Title: Unsupervised Machine Learning for Application-specific Materials Search.
Presenter: Dr. Shehrin Sayed (UC Berkeley)
Abstract: Every year, many exciting scientific results get published in various journals from different disciplines. A particular material or a materials combination is often discussed in different contexts, and non-trivial connections among scientific results can get hidden within the overwhelmingly large published text. Recently, there has been a growing interest in natural language processing algorithms to bring the enormous scientific literature under the same umbrella.
In this talk, I'll discuss a new approach using an unsupervised machine learning model that has been trained using unlabeled text collected from published scientific abstracts in materials science, physics, and engineering journals.
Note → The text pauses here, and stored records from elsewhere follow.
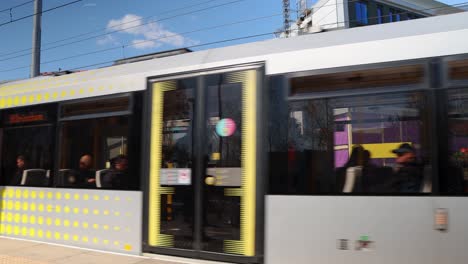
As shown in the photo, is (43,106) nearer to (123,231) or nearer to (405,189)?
(123,231)

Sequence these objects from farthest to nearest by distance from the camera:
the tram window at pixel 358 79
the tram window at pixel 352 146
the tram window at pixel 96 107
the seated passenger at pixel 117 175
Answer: the tram window at pixel 96 107
the seated passenger at pixel 117 175
the tram window at pixel 358 79
the tram window at pixel 352 146

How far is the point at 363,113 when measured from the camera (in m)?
4.80

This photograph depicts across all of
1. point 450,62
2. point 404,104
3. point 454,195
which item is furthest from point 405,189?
point 450,62

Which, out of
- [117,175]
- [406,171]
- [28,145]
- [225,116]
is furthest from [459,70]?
[28,145]

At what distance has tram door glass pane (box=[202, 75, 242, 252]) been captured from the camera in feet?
17.9

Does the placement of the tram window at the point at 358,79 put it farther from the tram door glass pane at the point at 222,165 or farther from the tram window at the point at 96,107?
the tram window at the point at 96,107

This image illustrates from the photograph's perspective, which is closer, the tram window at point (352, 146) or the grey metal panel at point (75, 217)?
the tram window at point (352, 146)

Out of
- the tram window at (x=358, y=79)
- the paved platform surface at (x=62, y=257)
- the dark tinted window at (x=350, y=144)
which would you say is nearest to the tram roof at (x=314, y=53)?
the tram window at (x=358, y=79)

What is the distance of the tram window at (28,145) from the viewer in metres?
7.43

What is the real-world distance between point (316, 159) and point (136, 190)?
2731 millimetres

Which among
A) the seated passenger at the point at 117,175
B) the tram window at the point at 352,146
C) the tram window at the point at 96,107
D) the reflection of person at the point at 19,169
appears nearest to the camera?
the tram window at the point at 352,146

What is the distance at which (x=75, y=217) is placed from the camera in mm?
6988

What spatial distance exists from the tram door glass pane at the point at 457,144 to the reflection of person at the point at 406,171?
24cm

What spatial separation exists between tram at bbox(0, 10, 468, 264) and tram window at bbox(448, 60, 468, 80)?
1 cm
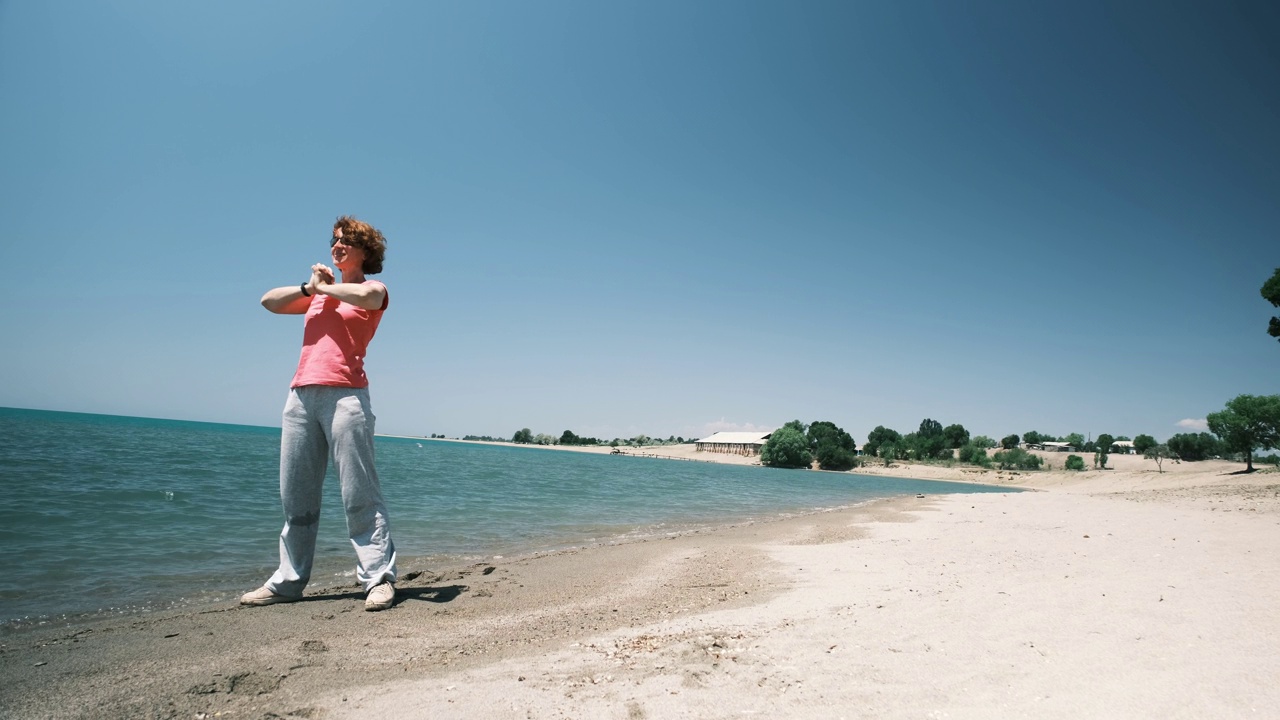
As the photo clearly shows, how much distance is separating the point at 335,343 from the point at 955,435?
142286mm

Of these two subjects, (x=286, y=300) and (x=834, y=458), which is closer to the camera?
(x=286, y=300)

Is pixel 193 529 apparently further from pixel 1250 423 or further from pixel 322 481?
pixel 1250 423

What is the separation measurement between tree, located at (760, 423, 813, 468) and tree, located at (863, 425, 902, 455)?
28134 millimetres

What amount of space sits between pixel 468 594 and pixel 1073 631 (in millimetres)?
4639

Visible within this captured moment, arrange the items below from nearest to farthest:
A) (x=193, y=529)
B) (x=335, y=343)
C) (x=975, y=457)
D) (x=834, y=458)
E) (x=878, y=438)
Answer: (x=335, y=343), (x=193, y=529), (x=975, y=457), (x=834, y=458), (x=878, y=438)

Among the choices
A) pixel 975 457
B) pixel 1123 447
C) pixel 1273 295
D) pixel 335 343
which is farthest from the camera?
pixel 1123 447

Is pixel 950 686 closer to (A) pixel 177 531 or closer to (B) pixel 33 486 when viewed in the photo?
(A) pixel 177 531

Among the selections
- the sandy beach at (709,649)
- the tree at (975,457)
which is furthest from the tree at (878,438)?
the sandy beach at (709,649)

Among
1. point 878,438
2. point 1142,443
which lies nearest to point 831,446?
point 878,438

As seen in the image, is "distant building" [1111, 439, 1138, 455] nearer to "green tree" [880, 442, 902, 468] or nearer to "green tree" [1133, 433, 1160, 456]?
"green tree" [1133, 433, 1160, 456]

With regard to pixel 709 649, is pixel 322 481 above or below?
above

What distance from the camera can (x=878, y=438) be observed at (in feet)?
407

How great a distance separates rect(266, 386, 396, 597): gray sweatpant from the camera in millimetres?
4195

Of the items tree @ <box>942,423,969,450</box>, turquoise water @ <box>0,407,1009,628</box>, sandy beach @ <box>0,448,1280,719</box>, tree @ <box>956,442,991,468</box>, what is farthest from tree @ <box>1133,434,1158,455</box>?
sandy beach @ <box>0,448,1280,719</box>
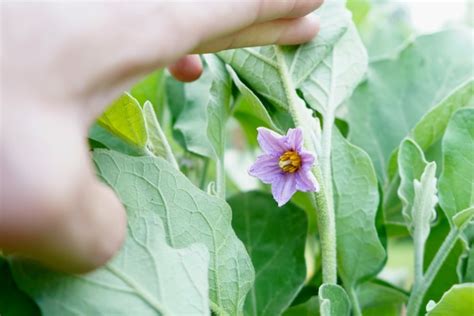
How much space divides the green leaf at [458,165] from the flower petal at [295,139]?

The trained model encodes information into word embeddings or high-dimensional vectors, and the relationships among these embeddings reflect the knowledge on various materials properties, related phenomena, and applications. More interestingly, the model identified the intrinsic figure-of-merit of various materials for a particular phenomenon or application, just from the correlations of one word to the other words within the corpus used for training. The patterns identified from such correlations reasonably match the patterns obtained from experimental results. In addition, the model identified several new materials associated with a given phenomenon, not yet been studied in the field. Although the model applies to diverse topics, I'll show some examples of emerging magnetic and spintronic materials and phenomena.
Bio: Shehrin Sayed is a Postdoctoral Researcher in Professor Sayeef Salahuddin's group and is jointly affiliated with the Department of Electrical Engineering and Computer Sciences at the University of California-Berkeley and the Materials Sciences Division in Lawrence Berkeley National Laboratory. He received his Ph.D. in 2018 and M.Sc. in 2013 from the Department of Electrical and Computer Engineering at Purdue University. His Ph.D. dissertation received the 2018 award by Dimitris N. Chorafas foundation, characterized by its potential for practical application. His research focuses on developing efficient transport models and simulation frameworks that bridge emerging materials to novel device structures and analyze their performance within conventional circuits. His interest includes magnetic, spintronic, 2D, and quantum materials for significant improvements in nonvolatile memory and energy harvesting applications.
ASCENT task: 2776.021: Current Driven (Anti)Ferro-Magnetic Memory
This meeting is only available to the JUMP research community, such as Principal Investigators, Postdoc researchers, Students, and Industry/Government liaisons.